Dataset rows
— Start —
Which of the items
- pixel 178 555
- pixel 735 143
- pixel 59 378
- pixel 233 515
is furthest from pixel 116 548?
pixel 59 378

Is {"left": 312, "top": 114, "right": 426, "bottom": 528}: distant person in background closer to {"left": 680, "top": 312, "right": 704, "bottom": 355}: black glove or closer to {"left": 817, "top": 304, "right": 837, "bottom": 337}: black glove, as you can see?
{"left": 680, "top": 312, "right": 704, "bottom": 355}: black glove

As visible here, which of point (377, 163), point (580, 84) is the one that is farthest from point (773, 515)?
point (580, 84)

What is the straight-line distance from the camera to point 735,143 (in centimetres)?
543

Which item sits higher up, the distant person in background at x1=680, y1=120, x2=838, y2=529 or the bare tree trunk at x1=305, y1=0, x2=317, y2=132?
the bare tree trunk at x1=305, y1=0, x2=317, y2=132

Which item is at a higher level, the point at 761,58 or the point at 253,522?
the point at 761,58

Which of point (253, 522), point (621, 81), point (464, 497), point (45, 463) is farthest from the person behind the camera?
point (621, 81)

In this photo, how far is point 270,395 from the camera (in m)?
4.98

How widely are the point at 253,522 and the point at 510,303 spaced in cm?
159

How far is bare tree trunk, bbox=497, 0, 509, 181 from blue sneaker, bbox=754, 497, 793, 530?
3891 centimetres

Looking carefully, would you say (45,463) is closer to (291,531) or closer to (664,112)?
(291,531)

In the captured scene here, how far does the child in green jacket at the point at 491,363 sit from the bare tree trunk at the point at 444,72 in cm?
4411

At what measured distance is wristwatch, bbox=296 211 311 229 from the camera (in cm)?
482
— End —
Copy all of the material above word for word, keeping every line unchanged.

Exercise response -
Which of the items
- pixel 178 555
- pixel 735 143
- pixel 59 378
- pixel 233 515
is furthest from pixel 116 548?
pixel 59 378

Is {"left": 312, "top": 114, "right": 426, "bottom": 528}: distant person in background closer to {"left": 680, "top": 312, "right": 704, "bottom": 355}: black glove or closer to {"left": 817, "top": 304, "right": 837, "bottom": 337}: black glove, as you can see?
{"left": 680, "top": 312, "right": 704, "bottom": 355}: black glove

As visible here, which of point (377, 163), point (580, 84) is the one that is farthest from point (773, 515)?
point (580, 84)

What is the straight-line distance from the camera to point 735,143 (in centimetres)?
543

Which item sits higher up, the distant person in background at x1=680, y1=120, x2=838, y2=529 or the bare tree trunk at x1=305, y1=0, x2=317, y2=132?
the bare tree trunk at x1=305, y1=0, x2=317, y2=132

Which item is at a higher level, the point at 761,58 or the point at 253,522?
the point at 761,58

Which of point (253, 522), point (621, 81), point (464, 497), point (45, 463) is farthest from the person behind the camera?
point (621, 81)

In this photo, how far is point 270,395 from the camera (in m)?
4.98

How widely are the point at 253,522 and the point at 510,303 spaced in cm?
159

How far is bare tree trunk, bbox=497, 0, 509, 181 from blue sneaker, bbox=754, 497, 793, 530?
3891 centimetres

Looking carefully, would you say (45,463) is closer to (291,531) or closer to (664,112)?
(291,531)

In the captured scene here, how far does the child in green jacket at the point at 491,363 sit from the bare tree trunk at the point at 444,72 in cm?
4411

At what measured distance is wristwatch, bbox=296 211 311 229 from the camera (in cm)?
482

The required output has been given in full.